In the article below on mining in Latin America, which countries does LAMMP work in?
— Start of Document passage —
In Latin America, 58 mining projects have an investment greater than US$ 1 billion. This industry has become an economic opportunity for the continent, but also a serious problem for the indigenous population, health and the environment.
Mining is an industry that, by its nature, is associated with conflict. The governments of Latin American countries that allow the extraction prefer to take a marginal role and it is the companies through their Corporate Social Responsibility (CSR), which take care of any problems.
This is the opinion of Glevys Rondón, project director of the Latin American Mining Monitoring Programme (LAMMP) a non-profit organisation based in the UK whose main objective is to support indigenous and rural women who are affected by mining industries.
In this environment, women are a very vulnerable collective because as human rights and environmental defenders they are not protected. Ecuador, Bolivia, Guatemala, Venezuela, Mexico and Peru are the countries where LAMMP develops its work.
“This is not a fight out of context. This is to support and strengthen the position of women in the process of discussion, to give them greater visibility and create opportunities for them to have direct representation”, says the London-based Venezuelan.
Glevys Rondón speaks in an interview with The Prisma of the severe effects of mining, the consequences on the environment, health and the indigenous communities.
Why do women find themselves in a situation of defencelessness against the mining industries?
— End of Document passage —
— Start of Extracted entries —
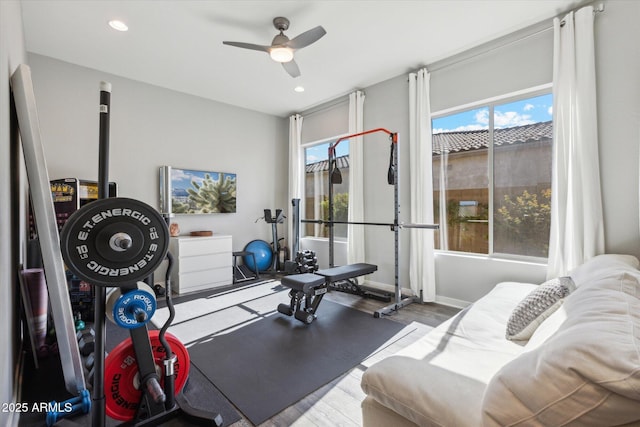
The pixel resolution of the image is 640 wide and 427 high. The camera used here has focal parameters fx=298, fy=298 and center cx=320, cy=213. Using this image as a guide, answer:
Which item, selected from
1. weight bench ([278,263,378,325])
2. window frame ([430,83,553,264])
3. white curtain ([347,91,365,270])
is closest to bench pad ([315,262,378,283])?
weight bench ([278,263,378,325])

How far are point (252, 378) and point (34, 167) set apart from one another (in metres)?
1.87

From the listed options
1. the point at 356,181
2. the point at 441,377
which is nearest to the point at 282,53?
the point at 356,181

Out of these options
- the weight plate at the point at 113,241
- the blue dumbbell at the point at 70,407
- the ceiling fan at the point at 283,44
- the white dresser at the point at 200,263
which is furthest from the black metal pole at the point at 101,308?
the white dresser at the point at 200,263

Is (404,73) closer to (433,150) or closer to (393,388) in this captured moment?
(433,150)

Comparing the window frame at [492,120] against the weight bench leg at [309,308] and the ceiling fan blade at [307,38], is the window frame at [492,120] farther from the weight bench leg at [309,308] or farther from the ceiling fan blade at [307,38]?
the ceiling fan blade at [307,38]

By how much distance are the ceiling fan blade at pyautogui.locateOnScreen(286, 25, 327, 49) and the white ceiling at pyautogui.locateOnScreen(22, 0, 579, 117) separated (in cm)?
27

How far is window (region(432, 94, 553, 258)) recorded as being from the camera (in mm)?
3049

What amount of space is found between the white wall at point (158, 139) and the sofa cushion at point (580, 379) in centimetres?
455

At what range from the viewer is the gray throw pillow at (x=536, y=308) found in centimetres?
166

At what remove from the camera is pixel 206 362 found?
90.4 inches

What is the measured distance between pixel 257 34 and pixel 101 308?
2908 millimetres

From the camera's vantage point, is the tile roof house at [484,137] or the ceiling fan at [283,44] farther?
the tile roof house at [484,137]

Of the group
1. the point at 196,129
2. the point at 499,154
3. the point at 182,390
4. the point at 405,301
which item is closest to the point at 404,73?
the point at 499,154

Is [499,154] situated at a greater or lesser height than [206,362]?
greater
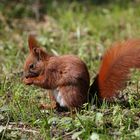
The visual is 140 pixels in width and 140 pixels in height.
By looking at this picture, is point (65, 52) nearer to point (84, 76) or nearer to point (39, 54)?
point (39, 54)

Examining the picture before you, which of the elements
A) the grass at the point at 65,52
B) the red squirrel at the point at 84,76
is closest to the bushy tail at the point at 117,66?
the red squirrel at the point at 84,76

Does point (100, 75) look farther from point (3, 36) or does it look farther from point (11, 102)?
point (3, 36)

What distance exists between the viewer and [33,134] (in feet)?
15.3

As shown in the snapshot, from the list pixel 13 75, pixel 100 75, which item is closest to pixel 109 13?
pixel 13 75

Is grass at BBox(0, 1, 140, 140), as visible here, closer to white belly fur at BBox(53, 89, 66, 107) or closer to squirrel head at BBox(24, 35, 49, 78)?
white belly fur at BBox(53, 89, 66, 107)

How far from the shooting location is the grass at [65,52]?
4.59 meters

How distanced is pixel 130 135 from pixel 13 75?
2309mm

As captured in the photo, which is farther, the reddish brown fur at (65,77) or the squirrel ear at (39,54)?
the squirrel ear at (39,54)

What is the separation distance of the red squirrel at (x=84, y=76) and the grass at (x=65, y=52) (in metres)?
0.13

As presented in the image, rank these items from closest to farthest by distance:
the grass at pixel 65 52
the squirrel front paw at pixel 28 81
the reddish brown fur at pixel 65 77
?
the grass at pixel 65 52 → the reddish brown fur at pixel 65 77 → the squirrel front paw at pixel 28 81

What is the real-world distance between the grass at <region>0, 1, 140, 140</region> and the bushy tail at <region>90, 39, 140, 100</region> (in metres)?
0.14

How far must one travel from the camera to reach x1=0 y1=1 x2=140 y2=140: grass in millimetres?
4586

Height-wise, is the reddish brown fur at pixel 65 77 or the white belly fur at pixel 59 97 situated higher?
the reddish brown fur at pixel 65 77

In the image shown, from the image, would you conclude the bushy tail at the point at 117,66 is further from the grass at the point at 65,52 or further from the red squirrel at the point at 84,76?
the grass at the point at 65,52
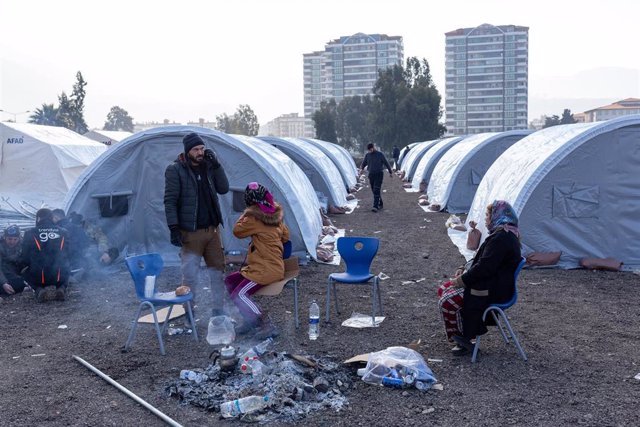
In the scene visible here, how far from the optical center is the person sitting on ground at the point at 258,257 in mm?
6641

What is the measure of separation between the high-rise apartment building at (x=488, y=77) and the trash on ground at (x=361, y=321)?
113918 millimetres

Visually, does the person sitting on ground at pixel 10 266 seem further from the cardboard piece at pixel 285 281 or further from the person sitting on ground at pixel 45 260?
the cardboard piece at pixel 285 281

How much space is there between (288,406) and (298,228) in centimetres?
565

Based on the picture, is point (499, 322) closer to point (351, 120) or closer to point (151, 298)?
point (151, 298)

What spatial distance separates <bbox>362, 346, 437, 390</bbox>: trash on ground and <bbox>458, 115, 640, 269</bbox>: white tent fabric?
17.3 feet

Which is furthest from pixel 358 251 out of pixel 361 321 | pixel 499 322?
pixel 499 322

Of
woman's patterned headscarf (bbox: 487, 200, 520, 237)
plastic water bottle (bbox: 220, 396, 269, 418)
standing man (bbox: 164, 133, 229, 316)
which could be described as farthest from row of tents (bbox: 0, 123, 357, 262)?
plastic water bottle (bbox: 220, 396, 269, 418)

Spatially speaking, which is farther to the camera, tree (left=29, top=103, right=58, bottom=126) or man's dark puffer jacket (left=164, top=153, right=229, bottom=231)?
tree (left=29, top=103, right=58, bottom=126)

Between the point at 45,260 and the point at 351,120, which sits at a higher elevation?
the point at 351,120

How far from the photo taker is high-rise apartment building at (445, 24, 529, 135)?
386ft

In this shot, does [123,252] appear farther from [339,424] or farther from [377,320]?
[339,424]

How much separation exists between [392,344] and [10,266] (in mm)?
5659

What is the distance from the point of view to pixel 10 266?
8.97 m

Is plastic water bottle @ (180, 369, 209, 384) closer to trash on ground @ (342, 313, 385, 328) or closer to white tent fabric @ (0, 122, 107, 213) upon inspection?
trash on ground @ (342, 313, 385, 328)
— End of Extracted entries —
● Answer to the problem: Ecuador, Bolivia, Guatemala, Venezuela, Mexico and Peru.